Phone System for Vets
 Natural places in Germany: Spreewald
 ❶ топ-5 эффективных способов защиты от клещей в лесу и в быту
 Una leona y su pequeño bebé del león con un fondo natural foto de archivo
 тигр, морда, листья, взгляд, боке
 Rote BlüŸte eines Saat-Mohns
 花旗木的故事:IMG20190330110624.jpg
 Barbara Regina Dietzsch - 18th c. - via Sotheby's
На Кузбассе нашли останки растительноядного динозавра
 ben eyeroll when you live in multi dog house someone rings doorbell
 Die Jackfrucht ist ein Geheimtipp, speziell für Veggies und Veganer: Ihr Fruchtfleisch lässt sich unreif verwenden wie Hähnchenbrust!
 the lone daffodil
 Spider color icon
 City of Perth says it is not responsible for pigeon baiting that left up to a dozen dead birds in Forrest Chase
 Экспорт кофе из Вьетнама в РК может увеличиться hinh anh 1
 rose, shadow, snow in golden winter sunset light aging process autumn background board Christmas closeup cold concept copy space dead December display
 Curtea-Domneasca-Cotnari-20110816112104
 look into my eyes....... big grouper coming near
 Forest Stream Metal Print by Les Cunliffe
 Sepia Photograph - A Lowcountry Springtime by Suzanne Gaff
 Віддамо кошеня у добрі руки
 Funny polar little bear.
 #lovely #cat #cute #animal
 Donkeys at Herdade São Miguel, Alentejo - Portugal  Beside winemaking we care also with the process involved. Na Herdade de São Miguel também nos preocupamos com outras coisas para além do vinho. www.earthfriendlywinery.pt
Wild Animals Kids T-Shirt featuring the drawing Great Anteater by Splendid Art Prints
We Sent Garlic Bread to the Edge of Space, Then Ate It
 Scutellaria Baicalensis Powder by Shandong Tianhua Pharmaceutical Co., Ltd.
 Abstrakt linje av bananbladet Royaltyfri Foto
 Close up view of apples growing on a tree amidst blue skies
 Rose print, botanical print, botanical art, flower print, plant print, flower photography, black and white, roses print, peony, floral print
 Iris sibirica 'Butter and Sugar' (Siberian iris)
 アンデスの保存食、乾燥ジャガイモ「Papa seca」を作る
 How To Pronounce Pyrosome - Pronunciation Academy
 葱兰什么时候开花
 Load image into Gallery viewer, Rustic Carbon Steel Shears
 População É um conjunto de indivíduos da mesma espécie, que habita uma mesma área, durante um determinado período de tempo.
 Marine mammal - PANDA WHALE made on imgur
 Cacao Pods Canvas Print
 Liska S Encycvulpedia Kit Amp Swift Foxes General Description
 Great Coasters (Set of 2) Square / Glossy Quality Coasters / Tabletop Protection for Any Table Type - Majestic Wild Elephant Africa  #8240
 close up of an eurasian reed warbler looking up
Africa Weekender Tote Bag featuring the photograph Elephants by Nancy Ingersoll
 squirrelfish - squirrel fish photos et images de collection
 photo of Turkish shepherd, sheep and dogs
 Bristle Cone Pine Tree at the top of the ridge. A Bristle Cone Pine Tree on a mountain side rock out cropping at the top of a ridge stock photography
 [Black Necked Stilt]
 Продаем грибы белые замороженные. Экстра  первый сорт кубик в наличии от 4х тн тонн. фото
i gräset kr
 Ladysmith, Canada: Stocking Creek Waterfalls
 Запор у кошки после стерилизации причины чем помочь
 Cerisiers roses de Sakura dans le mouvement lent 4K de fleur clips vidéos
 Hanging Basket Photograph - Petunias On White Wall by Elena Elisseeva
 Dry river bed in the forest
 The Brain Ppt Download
□ □ □ □
▶ EXERCISE INSTRUCTIONS:
With nothing added or left out, print the data again.

▶ EXPECTED ANSWER:
Phone System for Vets
 Natural places in Germany: Spreewald
 ❶ топ-5 эффективных способов защиты от клещей в лесу и в быту
 Una leona y su pequeño bebé del león con un fondo natural foto de archivo
 тигр, морда, листья, взгляд, боке
 Rote BlüŸte eines Saat-Mohns
 花旗木的故事:IMG20190330110624.jpg
 Barbara Regina Dietzsch - 18th c. - via Sotheby's
На Кузбассе нашли останки растительноядного динозавра
 ben eyeroll when you live in multi dog house someone rings doorbell
 Die Jackfrucht ist ein Geheimtipp, speziell für Veggies und Veganer: Ihr Fruchtfleisch lässt sich unreif verwenden wie Hähnchenbrust!
 the lone daffodil
 Spider color icon
 City of Perth says it is not responsible for pigeon baiting that left up to a dozen dead birds in Forrest Chase
 Экспорт кофе из Вьетнама в РК может увеличиться hinh anh 1
 rose, shadow, snow in golden winter sunset light aging process autumn background board Christmas closeup cold concept copy space dead December display
 Curtea-Domneasca-Cotnari-20110816112104
 look into my eyes....... big grouper coming near
 Forest Stream Metal Print by Les Cunliffe
 Sepia Photograph - A Lowcountry Springtime by Suzanne Gaff
 Віддамо кошеня у добрі руки
 Funny polar little bear.
 #lovely #cat #cute #animal
 Donkeys at Herdade São Miguel, Alentejo - Portugal  Beside winemaking we care also with the process involved. Na Herdade de São Miguel também nos preocupamos com outras coisas para além do vinho. www.earthfriendlywinery.pt
Wild Animals Kids T-Shirt featuring the drawing Great Anteater by Splendid Art Prints
We Sent Garlic Bread to the Edge of Space, Then Ate It
 Scutellaria Baicalensis Powder by Shandong Tianhua Pharmaceutical Co., Ltd.
 Abstrakt linje av bananbladet Royaltyfri Foto
 Close up view of apples growing on a tree amidst blue skies
 Rose print, botanical print, botanical art, flower print, plant print, flower photography, black and white, roses print, peony, floral print
 Iris sibirica 'Butter and Sugar' (Siberian iris)
 アンデスの保存食、乾燥ジャガイモ「Papa seca」を作る
 How To Pronounce Pyrosome - Pronunciation Academy
 葱兰什么时候开花
 Load image into Gallery viewer, Rustic Carbon Steel Shears
 População É um conjunto de indivíduos da mesma espécie, que habita uma mesma área, durante um determinado período de tempo.
 Marine mammal - PANDA WHALE made on imgur
 Cacao Pods Canvas Print
 Liska S Encycvulpedia Kit Amp Swift Foxes General Description
 Great Coasters (Set of 2) Square / Glossy Quality Coasters / Tabletop Protection for Any Table Type - Majestic Wild Elephant Africa  #8240
 close up of an eurasian reed warbler looking up
Africa Weekender Tote Bag featuring the photograph Elephants by Nancy Ingersoll
 squirrelfish - squirrel fish photos et images de collection
 photo of Turkish shepherd, sheep and dogs
 Bristle Cone Pine Tree at the top of the ridge. A Bristle Cone Pine Tree on a mountain side rock out cropping at the top of a ridge stock photography
 [Black Necked Stilt]
 Продаем грибы белые замороженные. Экстра  первый сорт кубик в наличии от 4х тн тонн. фото
i gräset kr
 Ladysmith, Canada: Stocking Creek Waterfalls
 Запор у кошки после стерилизации причины чем помочь
 Cerisiers roses de Sakura dans le mouvement lent 4K de fleur clips vidéos
 Hanging Basket Photograph - Petunias On White Wall by Elena Elisseeva
 Dry river bed in the forest
 The Brain Ppt Download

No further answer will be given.